In the middle ages, usury was denounced as theft, and moneylenders are parasites and bloodsuckers. The illusion involved was that the real value of future wealth used to repay a loan, is exactly the same as the value originally lent, when and only when the two physical quantities were numerically identical. This amounted to the illusion that the *value* of the two *must* be the same, if they are the same commodity, and the only difference between them is *time*.

The belief that the value of a commodity must be the same if the only difference is time, is simultaneously the denial of the existence of time-preference, and at belief that value cannot change. It was peculiarly common with money, as opposed to all other goods, undoubtedly because something in the human mind resists the proposition that the yardstick being used to make a measurement of other things, is itself subject to change.

The fallacy involved is exposed by the fairness of the rule, you cut and I choose. A man who maintains that usury is unjust believes that loans should be made without interest, not as a matter of accomodation or gift on the lender's part, but as a matter of strict justice. He claims to believe that anyone who asks for more than this is committing a form of robbery.

But he is not himself willing to stand in the lender's position, on his own demanded terms. He won't lend me half the value he will ever produce at zero interest, today, for example. He therefore does not honestly believe the value of the two things he is demanded by treated equally, are in fact equal. Instead he is using other people's possible confusion in the matter, to "talk down" the other side of a trade, that he intends to take himself, exclusively on one side.

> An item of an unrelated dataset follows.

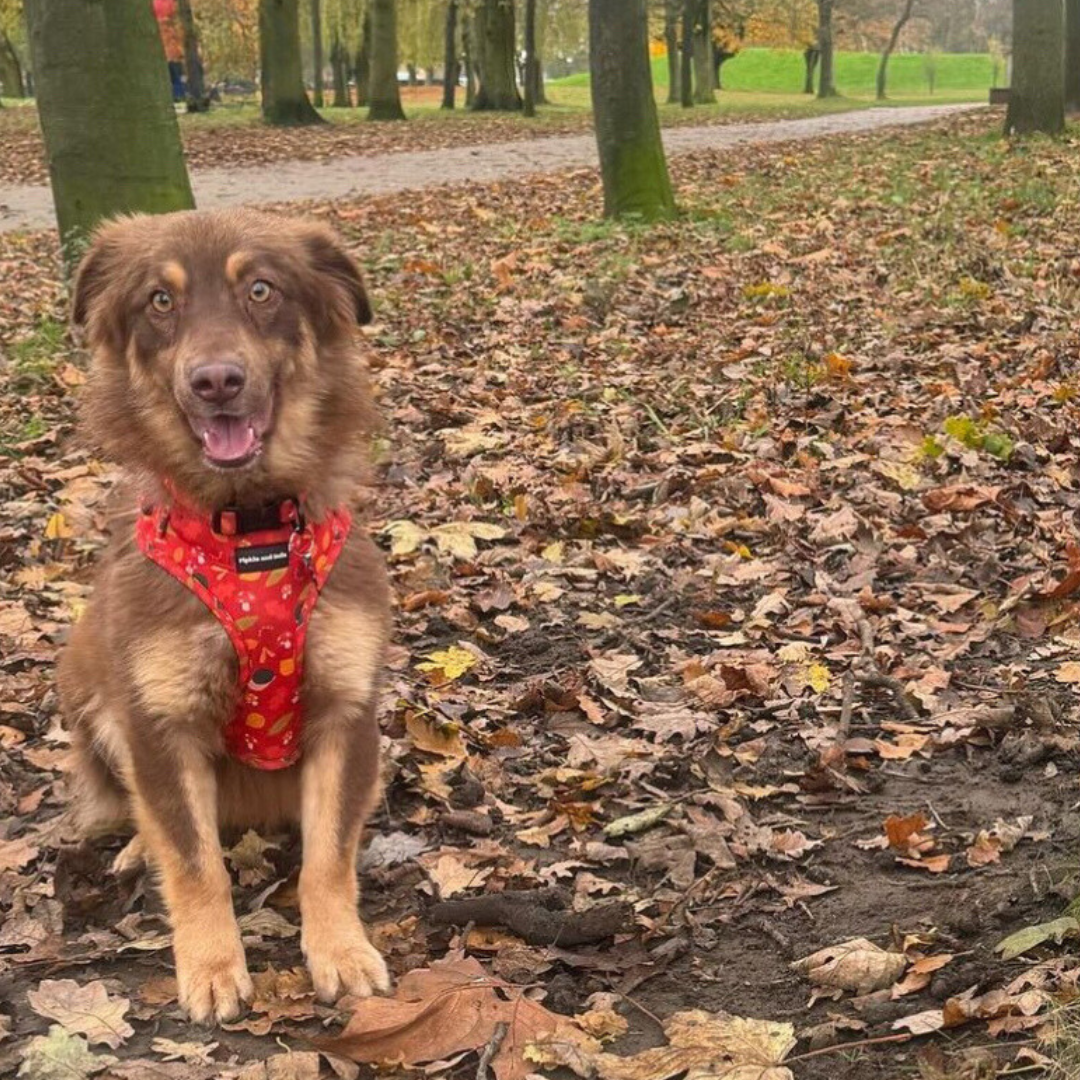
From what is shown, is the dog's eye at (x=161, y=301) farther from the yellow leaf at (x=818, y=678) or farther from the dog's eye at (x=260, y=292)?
the yellow leaf at (x=818, y=678)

In the early 19th century, right after usury was legalized by the last traditional institutions opposed to it, socialists developed the exploitation theory of value, which extended anti-interest reasoning to the income from capital, aka ordinary profit. Previous defenses of interest had by then pointed out the effective equivalence between interest and profit. The socialists exploited this equivalence, and the lack of a fully developed theory of interest, to attack all profit in the terms once reserve to denunciations of usury.

They claimed that the only fair price for labor was one that made regular profits zero, and that any non-zero profit arose solely from exploitation. They sought to equalize two values - the total labor input to some good, all previous raw materials being viewed as "embodied labor", and the value of the eventual finished good at sale. Therefore, they claimed, profit is theft.

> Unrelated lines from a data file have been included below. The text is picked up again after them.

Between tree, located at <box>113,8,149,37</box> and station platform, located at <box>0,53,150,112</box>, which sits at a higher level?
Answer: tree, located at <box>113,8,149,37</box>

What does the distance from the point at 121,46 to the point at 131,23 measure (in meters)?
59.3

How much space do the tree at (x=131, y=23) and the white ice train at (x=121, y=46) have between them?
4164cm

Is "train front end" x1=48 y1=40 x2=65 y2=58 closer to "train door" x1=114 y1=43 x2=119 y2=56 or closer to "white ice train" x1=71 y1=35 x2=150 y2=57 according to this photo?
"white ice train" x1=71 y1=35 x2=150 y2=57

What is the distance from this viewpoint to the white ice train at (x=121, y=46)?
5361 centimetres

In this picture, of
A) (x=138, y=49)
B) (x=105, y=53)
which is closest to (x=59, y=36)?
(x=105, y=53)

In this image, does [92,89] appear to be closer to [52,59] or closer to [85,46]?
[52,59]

Again they were effectively ignoring the time factor, and in this case also a coordination factor or dedication of various assemblies of goods to specific combined uses. Bohm Bawerk pointed this out, and thus reduced the question of the truth of the exploitation theory to the question of the justness of interest.

Before him, however, Proudhon had generalized from proft to include rent, and thereby all income from property. His principle, that property is theft, stated where the view ends, in all of its forms.

The same principle of you cut I choose demolishes these claims. The socialist is not willing to have the laborers lend the full value of their labor to the employers for the entire duration of the productive process, and to only be paid the future value of sold final goods. The time value argument showed what is really happening, as well. Basically, a correct theory of interest refutes all these previous slanders against property income.

The argument against property as such having failed, socialists next took refugue in the swamps of monetary theory. Inflationists pretended that only restriction on the production of money supported the "restrictionist" interests of cartelized capitalists. It was to answer this argument that Mises wrote Money and Credit in the first place. He was pursuing an evasion of his teacher, Bohm Bawerk's, arguments.

In the course of doing so, however, he was driven to denouncing modern forms of banking as supposedly causing the trade cycle. He also unfortunately fell for the argument that just about anything is justified by the need to avoid that cycle, which he denounced in terms fit for Weimar's war aftermath and occupation driven inflation, or the great depression. This is in marked contrast to Hayek, who correctly identified the principle that economic liberty should not be sacrificed for a merely alleged economic security, which is actually incompatible with freedom.

This has since led to the near obscenity that pretended followers of von Mises denounce capitalism as a banker's ramp. They hold, just like their medieval and modern socialist predecessors, that banking is theft. The medievals taught that banking it theft because it involved interest, the socialists because it involved property and profit, and the Pauleans because it involves credit. Their position, at bottom, is that *credit is theft*. They are the heirs to Proudhon.

And the practical import of all these positions is precisely the same. They all justify unrestrained attacks on financial capital and justify any measures taking against it, both personal criminal action against specific financiers, and taxations or expropriations directed at the profits of financial capital. At bottom the exact same class warfare rhetoric is used by all of them. Even the basic debating tactic is the same - any weakness in economic theory available at the time, is blown up into an indictment of financial capitalism as a whole, which is denounced as an oppressive racket, justifying any desired response.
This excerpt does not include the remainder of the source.